Ce sont des substances chimiques, classées cancérigènes par l’Organisation mondiale de la santé (OMS). La cancérogénicité des nitrosamines a été très largement démontrée chez l’animal tandis que pour l’homme, différentes études, des données épidémiologiques, montrent que les nitrosamines sont associées à l’initiation de certains cancers. Cette substance est employée pour améliorer l’élasticité des préservatifs. Quand les préservatifs entrent en contact avec les fluides physiques humains, ils peuvent libérer des traces de N-nitrosamine. L’ Institut Fédéral Allemand pour l’évaluation des risques dit que l’emploi quotidien de préservatif expose les utilisateurs à des taux de N-nitrosamine jusqu’à trois fois plus élevés que normal.
ce liquide incolore avec une odeur sucrée, détectable dès 10 ppm, est un fumigeant largement utilisé et parfois controversé. Il est utilisé pour la fumigation des grumes contre les termites et coléoptères, pour le contrôle des papillons hétérocères dans les ruches et comme réactif chimique dans la préparation de teintures et de cires
Les effets sur les êtres humains de la respiration de 1,2-dibromoéthane à des niveaux élevés ne sont pas connus, mais des études animales ont montré que l’exposition à court terme et à des niveaux élevés causent lipothymie et dépression, indiquant des effets sur le cerveau.

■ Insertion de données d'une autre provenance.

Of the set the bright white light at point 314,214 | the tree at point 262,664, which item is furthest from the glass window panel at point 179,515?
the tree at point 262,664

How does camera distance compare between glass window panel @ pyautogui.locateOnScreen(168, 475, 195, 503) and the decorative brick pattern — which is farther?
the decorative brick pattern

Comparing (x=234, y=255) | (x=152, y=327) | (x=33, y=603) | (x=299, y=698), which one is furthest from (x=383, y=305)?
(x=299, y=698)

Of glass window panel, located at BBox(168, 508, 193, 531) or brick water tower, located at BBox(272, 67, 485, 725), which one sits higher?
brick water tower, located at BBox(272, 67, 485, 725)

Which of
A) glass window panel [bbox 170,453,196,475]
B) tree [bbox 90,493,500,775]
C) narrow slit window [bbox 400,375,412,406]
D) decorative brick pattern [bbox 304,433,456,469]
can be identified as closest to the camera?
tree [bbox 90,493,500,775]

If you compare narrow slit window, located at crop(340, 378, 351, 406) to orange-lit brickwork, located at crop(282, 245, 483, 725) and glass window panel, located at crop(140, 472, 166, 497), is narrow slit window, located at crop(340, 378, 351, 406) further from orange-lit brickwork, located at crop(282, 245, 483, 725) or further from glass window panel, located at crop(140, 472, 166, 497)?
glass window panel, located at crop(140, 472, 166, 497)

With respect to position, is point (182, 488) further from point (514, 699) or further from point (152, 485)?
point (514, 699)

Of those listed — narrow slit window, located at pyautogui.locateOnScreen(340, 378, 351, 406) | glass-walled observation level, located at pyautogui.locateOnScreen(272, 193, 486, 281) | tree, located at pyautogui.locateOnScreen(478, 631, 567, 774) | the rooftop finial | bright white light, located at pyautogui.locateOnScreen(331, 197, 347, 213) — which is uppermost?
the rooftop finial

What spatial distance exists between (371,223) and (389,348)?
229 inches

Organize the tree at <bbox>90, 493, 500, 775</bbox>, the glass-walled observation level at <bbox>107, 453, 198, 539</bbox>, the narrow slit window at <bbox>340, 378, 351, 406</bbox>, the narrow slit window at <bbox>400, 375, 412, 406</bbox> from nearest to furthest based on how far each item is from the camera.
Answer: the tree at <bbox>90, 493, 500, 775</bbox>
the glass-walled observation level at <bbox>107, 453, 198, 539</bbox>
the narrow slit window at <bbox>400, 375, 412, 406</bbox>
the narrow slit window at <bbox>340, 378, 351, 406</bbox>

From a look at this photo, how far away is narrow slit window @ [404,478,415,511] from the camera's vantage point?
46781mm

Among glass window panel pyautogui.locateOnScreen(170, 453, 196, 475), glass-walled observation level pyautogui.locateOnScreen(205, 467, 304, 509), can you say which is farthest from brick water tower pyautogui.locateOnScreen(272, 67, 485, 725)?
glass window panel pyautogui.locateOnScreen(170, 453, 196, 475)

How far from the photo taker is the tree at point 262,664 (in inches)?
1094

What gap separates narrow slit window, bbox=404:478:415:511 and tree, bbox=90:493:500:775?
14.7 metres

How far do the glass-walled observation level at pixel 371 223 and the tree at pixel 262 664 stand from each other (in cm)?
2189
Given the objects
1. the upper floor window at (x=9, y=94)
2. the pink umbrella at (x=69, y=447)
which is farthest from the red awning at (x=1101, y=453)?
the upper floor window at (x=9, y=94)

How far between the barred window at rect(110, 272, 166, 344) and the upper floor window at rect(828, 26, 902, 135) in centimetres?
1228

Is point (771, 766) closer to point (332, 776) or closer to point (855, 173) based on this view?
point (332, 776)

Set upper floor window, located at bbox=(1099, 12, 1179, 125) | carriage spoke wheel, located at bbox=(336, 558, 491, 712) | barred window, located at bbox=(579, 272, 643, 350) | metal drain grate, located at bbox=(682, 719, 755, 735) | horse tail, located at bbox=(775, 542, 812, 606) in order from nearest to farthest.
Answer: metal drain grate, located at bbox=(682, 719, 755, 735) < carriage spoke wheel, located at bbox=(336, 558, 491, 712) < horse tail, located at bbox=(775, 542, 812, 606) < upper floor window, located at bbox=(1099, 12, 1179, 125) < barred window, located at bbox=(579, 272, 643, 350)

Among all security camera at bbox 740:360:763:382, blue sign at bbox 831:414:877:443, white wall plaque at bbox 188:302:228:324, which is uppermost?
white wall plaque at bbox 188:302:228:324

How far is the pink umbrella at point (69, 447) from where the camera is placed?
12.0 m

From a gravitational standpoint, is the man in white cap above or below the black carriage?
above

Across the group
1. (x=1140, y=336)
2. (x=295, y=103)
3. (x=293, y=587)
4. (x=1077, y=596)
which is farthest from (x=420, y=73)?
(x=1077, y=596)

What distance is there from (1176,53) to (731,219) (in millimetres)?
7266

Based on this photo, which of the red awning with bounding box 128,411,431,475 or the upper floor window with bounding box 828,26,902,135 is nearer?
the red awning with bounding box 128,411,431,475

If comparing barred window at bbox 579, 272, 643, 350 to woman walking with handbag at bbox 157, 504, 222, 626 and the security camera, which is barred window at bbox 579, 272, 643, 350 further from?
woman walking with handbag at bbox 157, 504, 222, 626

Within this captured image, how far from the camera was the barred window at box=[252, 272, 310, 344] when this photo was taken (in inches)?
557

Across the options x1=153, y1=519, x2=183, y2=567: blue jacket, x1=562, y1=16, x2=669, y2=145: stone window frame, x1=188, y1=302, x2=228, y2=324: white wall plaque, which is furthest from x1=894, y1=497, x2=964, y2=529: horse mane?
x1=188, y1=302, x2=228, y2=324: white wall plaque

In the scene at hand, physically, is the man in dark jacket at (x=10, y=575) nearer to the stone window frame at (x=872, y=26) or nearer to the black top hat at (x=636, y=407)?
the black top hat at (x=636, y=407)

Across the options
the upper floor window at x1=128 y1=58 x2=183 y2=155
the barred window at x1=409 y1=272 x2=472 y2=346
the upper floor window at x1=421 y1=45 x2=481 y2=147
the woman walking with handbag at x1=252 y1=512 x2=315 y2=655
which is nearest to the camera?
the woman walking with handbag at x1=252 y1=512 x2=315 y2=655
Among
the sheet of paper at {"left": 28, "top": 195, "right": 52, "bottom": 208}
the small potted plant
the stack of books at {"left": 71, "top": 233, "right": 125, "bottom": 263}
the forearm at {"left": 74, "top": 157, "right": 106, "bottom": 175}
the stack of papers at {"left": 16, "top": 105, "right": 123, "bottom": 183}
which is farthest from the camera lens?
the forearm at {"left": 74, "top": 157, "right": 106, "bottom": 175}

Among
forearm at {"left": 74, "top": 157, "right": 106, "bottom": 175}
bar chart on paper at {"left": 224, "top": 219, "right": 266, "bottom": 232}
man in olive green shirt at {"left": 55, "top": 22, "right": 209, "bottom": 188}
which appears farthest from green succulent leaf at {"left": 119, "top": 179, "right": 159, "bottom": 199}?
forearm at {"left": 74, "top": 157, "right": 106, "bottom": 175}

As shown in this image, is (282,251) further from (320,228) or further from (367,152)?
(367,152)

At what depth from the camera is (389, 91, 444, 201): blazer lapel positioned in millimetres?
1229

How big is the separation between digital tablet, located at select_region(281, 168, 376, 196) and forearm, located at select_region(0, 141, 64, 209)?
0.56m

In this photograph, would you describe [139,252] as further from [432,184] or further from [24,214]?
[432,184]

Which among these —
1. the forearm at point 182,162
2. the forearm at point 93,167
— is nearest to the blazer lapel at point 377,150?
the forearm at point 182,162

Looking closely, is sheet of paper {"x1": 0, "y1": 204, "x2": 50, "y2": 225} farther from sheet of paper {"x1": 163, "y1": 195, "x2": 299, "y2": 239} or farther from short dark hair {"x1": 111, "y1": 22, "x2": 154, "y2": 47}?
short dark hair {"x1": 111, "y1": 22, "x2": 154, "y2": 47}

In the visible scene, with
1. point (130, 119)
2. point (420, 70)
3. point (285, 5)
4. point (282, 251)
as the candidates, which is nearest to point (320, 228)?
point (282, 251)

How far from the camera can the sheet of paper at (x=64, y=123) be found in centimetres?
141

Rougeurs et d’inflammations, y compris la formation de phlyctènes (cloques) sur la peau et d’ulcères dans la bouche et l’estomac, peuvent se produire si de grandes quantités sont ingérées. Une ingestion accidentelle a ainsi causé la mort d’une femme de Molokai, à Hawaï
Le béryllium est un métal très toxique, non radioactif. Il est classé parmi les éléments les plus toxiques comme l’arsenic (As), le cadmium (Cd), le chrome (Cr), le plomb (Pb) et le mercure (Hg). Le béryllium agit comme un poison cancérigène, affectant les membranes cellulaires et se liant à certaines protéines régulatrices dans les cellules. Le béryllium peut rester détectable dans l’urine jusqu’à 10 ans après l’exposition. Il est classé cancérogène de catégorie 1 par l’Union européenne
Au contact des fluides physiques humains tout alliage contenant du béryllium se corrode et libère des ions qui diffusent dans les tissus environnants et sont en partie ingérés. La corrosion est d’autant plus forte avec ces alliages que le béryllium, métal très réactif, réagit en présence de tout autre métal. L’intoxication chronique qui résulte de la diffusion permanente d’ions béryllium dans le corps est un facteur de dérèglement du système immunitaire, en particulier chez les personnes allergiques
Un essai comparatif randomisé récent a permis de découvrir que le gel de N-9 ne protégeait pas contre la gonorrhée ni la chlamydiose. De même, un rapport récent de l’OMS concluait que les spermicides renfermant du N-9 ne conféraient pas de protection contre la gonorrhée et la chlamydiose. Selon une étude de cohorte récemment publiée, rien ne prouve l’effet protecteur du N-9 contre le VIH1, ce qui concorde avec les résultats obtenus dans le cadre de deux essais contrôlés sur la question. L’un des essais a permis de découvrir que l’effet protecteur n’était pas significatif, mais qu’il y avait une incidence plus élevée d’ulcérations génitales dans le groupe auquel le N-9 a été administré, comparativement au groupe témoin. Un autre essai a révélé que les infections à VIH étaient plus nombreuses dans le groupe à l’étude.
L’OMS a déclaré que le N-9 ne prévient manifestement pas l’infection à VIH et peut même favoriser l’infection s’il est utilisé fréquemment. Elle a recommandé d’éviter de l’utiliser comme moyen de prévenir les ITS (dont l’infection à VIH), comme contraceptif chez les femmes ayant de fréquentes relations sexuelles ou présentant un risque élevé d’infection à VIH, ou par voie rectale.
Pour conclure, je n’ai pas trouvé la bonne réponse pour savoir si les condoms sont recyclables. Je n’utilise pas de préservatifs lors d’un rapport sexuel. C’est donc dans ma situation une question inutile. Quand même je vais dormir moins bête.